Ukraine has emerged as a global laboratory for counter-drone technology after years of repelling mass unmanned aerial attacks. Officials and industry figures say the recent fighting between the U.S.-Israeli coalition and Iran has created a fresh market opening in the Middle East for Kyiv's interception systems and expertise - an opportunity the government and private sector are racing to seize.
President Volodymyr Zelenskiy has spent recent days in the Gulf negotiating defence cooperation, arguing Ukraine can offer knowledge and integrated systems that are scarce in the region. "Ukraine is sharing expertise that is not available in the Middle East," he told Reuters. He stressed that what Kyiv can export is broader than individual airframes - it is the operational skill set, the tactical approach and the system architecture that enable drones to be employed effectively in defensive roles.
In the last week, Ukraine has signed framework cooperation deals with Saudi Arabia and Qatar, and officials say a similar arrangement with the United Arab Emirates is being prepared. Zelenskiy has repeatedly emphasised that the sale of arms must be coordinated at the state level, cautioning domestic firms against negotiating directly with foreign buyers without government approval.

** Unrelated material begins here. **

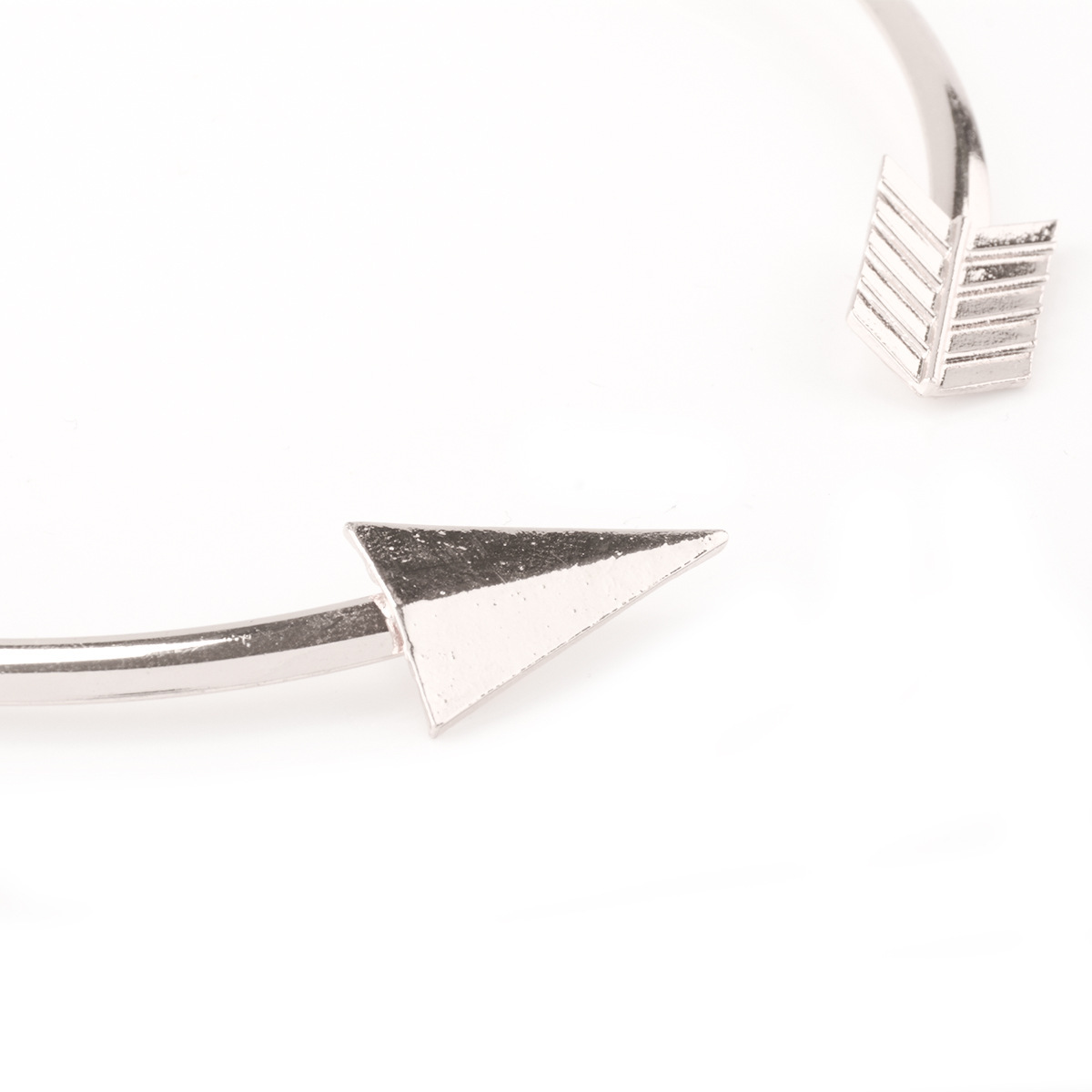 Fashion Arrow Design Silver Metal Necklace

Ukrainian defence firms are eager to capitalise. Oleg Rogynskyy, chief executive of UForce, a Ukrainian military technology company registered in the United Kingdom, said demand from Gulf customers for his firm's Magura sea drone has been intense. Several other Ukrainian interceptor manufacturers, including Wild Hornets and SkyFall, reported receiving inquiries from Middle Eastern states, but all signalled they would not pursue direct commercial deals prior to receiving formal clearance from Kyiv.
Industry groups say the recent operations involving Iran have underscored how effective attack drones can be and revealed vulnerabilities in countries that have not invested in tailored countermeasures. For Ukraine, the moment is potentially pivotal: establishing export markets for defence technology could underpin industrial growth and help finance reconstruction after the war.
Anastasiia Mishkina, executive director at Tech Force in UA, an association representing nearly 100 Ukrainian defence companies, said some member companies have already applied to the government for export permission and are awaiting decisions. "There is a risk of losing the moment because the international market does not wait," she told Reuters.
How Ukraine developed its niche
Kyiv's expertise has been honed under continuous drone bombardment from Russia, where waves of often-cost-effective drones are launched by the thousands on some nights. That experience has driven both the military and private sector into rapid development cycles for interceptor platforms that aim to neutralise enemy aerial threats before they strike high-value targets.
Those interceptor drones typically cost several thousand dollars apiece, according to industry sources. However, success is not guaranteed: interception attempts sometimes fail, and adversaries continually refine tactics and technologies to defeat countermeasures.
Ihor Fedirko, chief executive of the Ukrainian Council of Defence Industry, estimated that Kyiv could export around $2 billion of weapons this year, not including joint-production programmes with partners. In a best-case projection, he said annual defence exports could expand to as much as $10 billion within five years.
The government reported production of 40,000 interceptor drones in January. Zelenskiy has stated that with sufficient financing Ukraine could increase output to 2,000 interceptor drones per day, while he believes domestic requirements would total about 1,000 per day, leaving room for exports once national needs are met.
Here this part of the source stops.